Par contre, la productivité du travail a progressé moins vite en Europe qu’aux États-Unis : 1,4% de 1995 à 2005, contre 2%. Pour l’essentiel c’est la productivité des services qui pèse dans cette différence, plus que celle de l’industrie.

La part de la France dans le marché mondial, hors UE, est tombée de 2,8% à 2,3%. De 1980 à 2007, l’industrie a perdu 36% de ses effectifs, et le poids de l’industrie dans le PIB est passé de 24% à 16%, cependant que le PIB augmentait de 75%.

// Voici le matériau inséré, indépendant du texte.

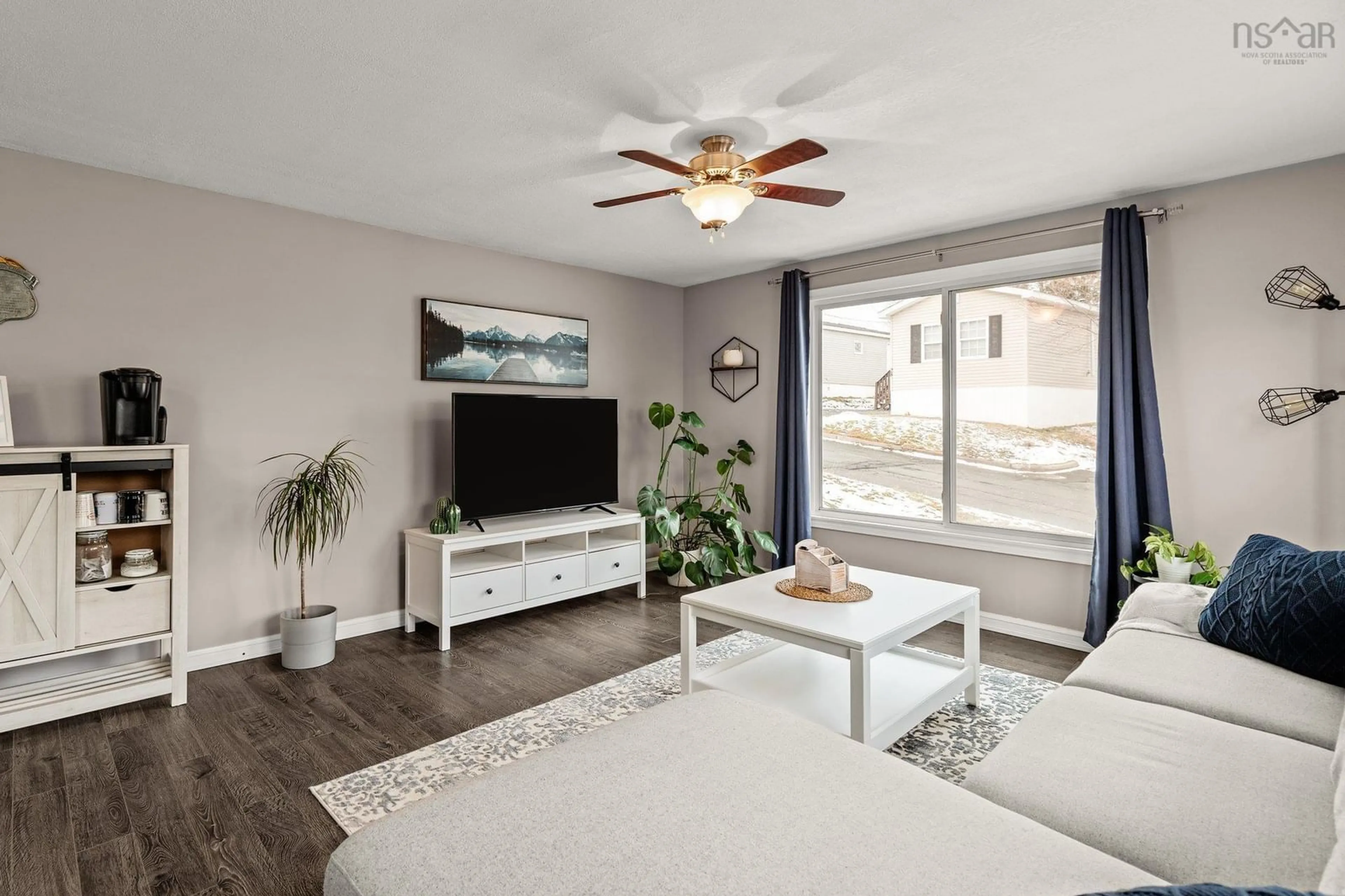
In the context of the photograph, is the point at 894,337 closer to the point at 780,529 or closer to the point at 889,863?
the point at 780,529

Les avis selon lesquels les salaires français seraient trop élevés, ou les horaires de travail insuffisants, ou les normes sociales trop sévères, ne sont pas confirmés par la comparaison avec la situation allemande.

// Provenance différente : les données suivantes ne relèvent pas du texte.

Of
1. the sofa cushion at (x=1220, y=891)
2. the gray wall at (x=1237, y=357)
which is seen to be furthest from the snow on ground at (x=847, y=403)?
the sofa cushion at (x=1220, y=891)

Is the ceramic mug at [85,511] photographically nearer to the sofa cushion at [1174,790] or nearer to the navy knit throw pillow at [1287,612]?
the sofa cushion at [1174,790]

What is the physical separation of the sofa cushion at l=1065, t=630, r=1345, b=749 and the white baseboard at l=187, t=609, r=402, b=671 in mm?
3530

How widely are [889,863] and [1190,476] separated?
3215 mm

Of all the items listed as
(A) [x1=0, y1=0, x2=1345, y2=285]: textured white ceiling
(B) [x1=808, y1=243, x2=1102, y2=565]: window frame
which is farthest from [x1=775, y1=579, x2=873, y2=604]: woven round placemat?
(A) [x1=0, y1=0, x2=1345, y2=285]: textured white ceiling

C’est en fait du côté de la « compétitivité hors-prix » qu’il faut chercher les raisons du décalage de croissance entre la France et des pays qui réussissent mieux, comme l’Allemagne, en examinant des facteurs tels que la qualité (réelle ou ressentie), le niveau de gamme, le caractère innovant, le service après-vente, les délais de livraison, l’image de marque, etc. La compétitivité hors-prix a un effet positif direct sur la productivité horaire du travail, puisqu’elle permet de vendre plus cher le produit de chaque heure de travail.

Pascal Lamy examine plus particulièrement le retard français en termes d’innovation. En moyenne les pays de l’UE consacrent à la R&D 1,85% de leur PIB ; la France 2,1%, l’Allemagne 2,8%, les pays d’Europe du Nord plus de 3%. L’effort français dans ce domaine a même diminué depuis 1993, où il était de 2,4%. De surcroît, l’Allemagne peut compter sur un solide réseau de PME innovantes, exportatrices et réactives, alors que de ce point de vue la France est fort mal placée.

Comment redresser cette situation ? Les réponses ne sont pas particulièrement originales, il faudrait seulement les écouter : effort accru de financement de la recherche (publique et privée) et de l’enseignement supérieur, valorisation des professions techniques et des études qui y mènent, amélioration de la productivité des services, notamment dans le domaine de la logistique. L’auteur recommande également de s’intéresser à l’amélioration de l’environnement global des entreprises et à l’écosystème de l’innovation et de la qualité : prix de l’immobilier, maîtrise de la consommation d’énergie, coopération entre les entreprises.